Sono due anni che il regista Simone Grazzi ha iniziato a intervistare i testimoni della Chiassa, i parenti degli ostaggi, e quelli di Gianni Mineo e Giuseppe Rosadi, i due eroi che con il loro coraggio riuscirono a salvare le centinaia di civili rinchiusi nella locale Chiesa. Interviste, sopralluoghi, riprese dei luoghi, anche con il drone. E poi il lungo lavoro di montaggio nel quale il regista ha dovuto scegliere le scene da salvare tra le tante ore di registrazione effettuate, per arrivare al prodotto finale.
Prima di mostrare il documentario al pubblico, Simone Grazzi lo ha fatto vedere in proiezione privata al celebre regista Alberto Negrin. Negrin, noto per aver realizzato decine di film e fiction famose – basterebbe citare Perlasca, Il segreto del Sahara o Rita Levi Montalcini – ha girato anche importanti documentari e inoltre da alcuni anni lavora al progetto di una fiction sui “giorni della Chiassa”, pertanto conosce bene le vicende di Mineo, Rosadi e von Gablenz. Ebbene, dopo aver visto il documentario Negrin ha scritto a Simone Grazzi:
“Nel vedere il documentario di Simone Grazzi “Io sono qui”, dedicato ai giorni della Chiassa, mi sono molto emozionato e questo è il primo elemento estremamente positivo della mia reazione. Ma non basterebbe. Mi hanno molto coinvolto le testimonianze dei parenti, nipoti, pronipoti, figlie, conoscenti, amici che mi hanno fatto capire che Mineo era una persona semplice, non si dava arie, non andava in giro a raccontare le sue gesta. E questo è venuto fuori proprio dai parenti più stretti che incredibilmente non ne sapevano nulla o quasi, come una delle signore, quella che parla della sua mamma, che ha saputo tutto molti anni dopo la morte della mamma alla quale nel finale si rivolge con una frase molto commovente.
Il documentario di Simone Grazzi è una creatura di grande qualità, girato molto bene, ricco di grandi momenti emotivi raccontati con grande semplicità, senza la minima retorica, in modo asciutto, essenziale e proprio per questo autentico. Il corpo strutturalmente e narrativamente determinante del documentario ‘galoppa’ estremamente bene!”.

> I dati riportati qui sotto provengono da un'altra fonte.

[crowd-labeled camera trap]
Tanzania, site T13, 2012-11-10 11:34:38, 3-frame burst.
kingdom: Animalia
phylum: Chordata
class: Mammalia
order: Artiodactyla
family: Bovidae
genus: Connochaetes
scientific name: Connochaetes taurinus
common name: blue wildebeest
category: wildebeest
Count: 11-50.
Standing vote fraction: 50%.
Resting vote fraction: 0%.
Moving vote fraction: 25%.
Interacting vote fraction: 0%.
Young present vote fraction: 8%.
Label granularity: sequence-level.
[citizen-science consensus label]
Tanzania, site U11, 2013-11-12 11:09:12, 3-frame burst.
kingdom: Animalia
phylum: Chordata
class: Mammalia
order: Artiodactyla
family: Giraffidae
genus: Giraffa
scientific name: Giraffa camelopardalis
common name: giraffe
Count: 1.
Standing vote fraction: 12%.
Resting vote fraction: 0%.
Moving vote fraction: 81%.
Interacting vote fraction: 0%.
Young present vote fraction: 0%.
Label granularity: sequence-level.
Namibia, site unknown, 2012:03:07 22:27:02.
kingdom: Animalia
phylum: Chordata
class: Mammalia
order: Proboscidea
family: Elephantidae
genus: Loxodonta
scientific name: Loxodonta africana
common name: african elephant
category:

Un ottimo viatico per l’anteprima di sabato alla Chiassa.
L’ingresso è libero, ma su prenotazione ai numeri 338 5411699 e 328 4588351.
Un evento da non perdere
L’anteprima di “Io sono qui” sarà un’occasione per riflettere sulla memoria storica locale e sul valore delle testimonianze dirette, grazie alla sensibilità e alla professionalità con cui Simone Grazzi ha affrontato un tema così delicato, quello dei fatti che coinvolsero Gianni Mineo e Giuseppe Rosadi, come ricostruito minuziosamente da Santino Gallorini nel libro “Vite in cambio” diventato sceneggiatura.
Il 29 giugno 1944 la pieve della località a nord di Arezzo rischiò di diventare il teatro di un’efferata strage nazista. I tedeschi avevano chiuso nella chiesa della Chiassa più di duecento ostaggi, con l’idea di fucilarli se il loro colonnello, il barone Maximilian von Gablenz, catturato da una banda di ex detenuti slavi evasi dal campo di concentramento anghiarese di Renicci, non fosse stato liberato. Quando l’ultimatum di 48 ore stava per scadere, si presentò al comando un partigiano siciliano, Giovan Battista Mineo, che convinse i tedeschi a concedere una proroga di altre 24 ore. Accompagnato dal giovane partigiano aretino Giuseppe Rosadi, egli riuscì quindi a farsi consegnare von Gablenz per tornare in maniera rocambolesca nella frazione, quando i primi prigionieri erano ormai schierati di fronte al plotone di esecuzione.
Una serata che si preannuncia ricca di emozioni, dedicata al ricordo, alla consapevolezza e al rispetto della storia, attraverso uno strumento potente come il cinema documentario.